If I tell you to picture a successful entrepreneur – what comes to mind?

Most people think of the outliers, like Zuckerberg or Musk or Jobs, that never experience laziness because they’re the most memorable.

But they’re not what makes up the bulk of successful entrepreneurs – not by a long shot!

With every business-based Hollywood film further distorting our image of entrepreneurship, many people have lost touch…

What is takes to become a successful entrepreneur has never and will never change.

The numbers don’t lie.

Here’s a double-dose of infographic with the facts on what it takes to become a successful entrepreneur – you might be surprised!

The one thing that really jumped out at me was that nearly half of all successful entrepreneurs weren’t even considering that path in college – I wouldn’t have guessed that!

Let me know what jumped out at you in the comments below – or share these bad boys around if you really want to help me out ๐Ÿ˜€

Either way, thanks for reading – hope you learned something valuable!

Additional resources you might enjoy:

Author

Avatar for Will Mitchell
Will Mitchell

Will Mitchell is a serial entrepreneur and Founder of StartupBros. You can learn more about him at the Startupbros about page. If you have any questions or comments for him, just send an email or leave a comment!

66 comments add your comment

  1. Fantastic post.

    Really enjoyed reading it and it held my attention all the way through! Keep it up.

  2. Great info Will, what jumped out at me was the average successful entrepreneur’s age 40. I honestly figured it would be in the low to mid 30s with all the discontent in the workplace now a days.

    I guess the industrial age philosophy is still going strong and it isn’t until most reach the 40 mark that they decides enough is enough and make the plunge.

    But at that age doesn’t the pre-entrepreneur mindset throw a huge mental block to pursue their dreams compared to a younger entrepreneur?

    What are your thoughts on overcoming the industrial age mindset during startup for that age group (40s)?

    You think they may need more than just a little HAPPY POWER to succeed?

  3. You, sir, are awesome. Congrats on conquering your fears. I’m translating this and sharing it on my FB wall.

  4. Love the infographics.
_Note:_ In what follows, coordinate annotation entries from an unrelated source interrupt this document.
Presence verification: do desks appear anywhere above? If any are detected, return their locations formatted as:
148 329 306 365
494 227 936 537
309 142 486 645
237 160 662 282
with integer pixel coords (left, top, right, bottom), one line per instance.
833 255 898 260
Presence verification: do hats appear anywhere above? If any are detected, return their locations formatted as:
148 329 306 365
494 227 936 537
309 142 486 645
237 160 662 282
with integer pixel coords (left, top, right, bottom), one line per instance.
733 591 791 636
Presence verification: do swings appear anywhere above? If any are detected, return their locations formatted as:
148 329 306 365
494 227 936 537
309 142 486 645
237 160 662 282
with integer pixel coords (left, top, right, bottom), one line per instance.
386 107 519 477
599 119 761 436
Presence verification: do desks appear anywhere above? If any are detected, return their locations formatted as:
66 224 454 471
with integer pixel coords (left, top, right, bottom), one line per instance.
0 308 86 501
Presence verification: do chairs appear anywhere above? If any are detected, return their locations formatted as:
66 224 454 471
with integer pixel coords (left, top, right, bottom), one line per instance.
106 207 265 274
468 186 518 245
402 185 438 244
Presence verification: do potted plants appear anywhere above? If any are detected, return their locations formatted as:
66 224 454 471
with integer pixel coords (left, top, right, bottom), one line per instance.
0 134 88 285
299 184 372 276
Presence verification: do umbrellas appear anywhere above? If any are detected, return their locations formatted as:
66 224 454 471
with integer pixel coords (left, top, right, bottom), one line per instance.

Any chance you could post a PDF? We’d like to print a copy for our wall and the artifacts when printing the JPG make the designer in me long for a high-resolution version.
    Thanks so much!
    /Bradley
    Tarfoot.com

  5. Excellent article! I grew tired of the company I worked for and decided to file for a US Patent. I knew NOTHING about the process – only that I had something that would be used by millions of people. I fought and battled against the USPTO (US Patent agency), proved I invented my idea, was first to invent, and got all the way to appeals. I was rejected twice, but found to have a unique, solely MY invention, but failed to be granted a Patent. However, I DID do it – had to research, take out 2nd mortgage, and I was all in. But, no Patent – yet.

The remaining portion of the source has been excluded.